STUDY TEXT:
# # # #

So Can An Artist. (Score:1)
And a photocopier. So what?
Re: (Score:3)
You can detect photocopier with microscope as explained at the start of this video where the person makes a robot that uses a pen to forge a handwriting and thus makes it impossible to detect.
https://www.youtube.com/watch?... [youtube.com]
Also (Score:1)
AI can convincingly produce researchers output, AI says.
Signatures almost never get checked (Score:2)
There is no point. A signature itself does not have any reasonable level of authenticity. Signing something is not to create a signature, but to perform the act of signing. This is why on really important stuff, you have witnesses that are professionally bound in some legal way to be honest.
when the West was really wild (Score:2)
Sheriff, how did Black Bart get a signed deed giving my ranch to him???
Oh. AI.
If it can impersonate my handwriting (Score:4, Funny)
Can it also read my handwriting? Please?
Re: (Score:1)
Sure!
Siri: It says, "Help me, I need a shrink!"

# # # #

RECORDED INFORMATION:
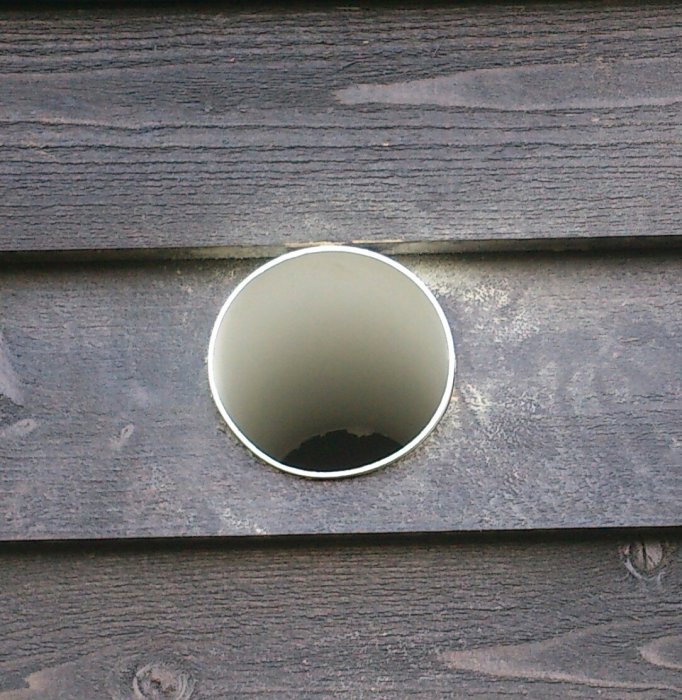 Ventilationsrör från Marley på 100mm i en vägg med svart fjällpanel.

# # # #

Rewrite the comment thread from "Signatures almost never" up to and including "Re: (Score:1)", changing "witnesses" to "notaries".

Signatures almost never get checked (Score:2)
There is no point. A signature itself does not have any reasonable level of authenticity. Signing something is not to create a signature, but to perform the act of signing. This is why on really important stuff, you have notaries that are professionally bound in some legal way to be honest.
when the West was really wild (Score:2)
Sheriff, how did Black Bart get a signed deed giving my ranch to him???
Oh. AI.
If it can impersonate my handwriting (Score:4, Funny)
Can it also read my handwriting? Please?
Re: (Score:1)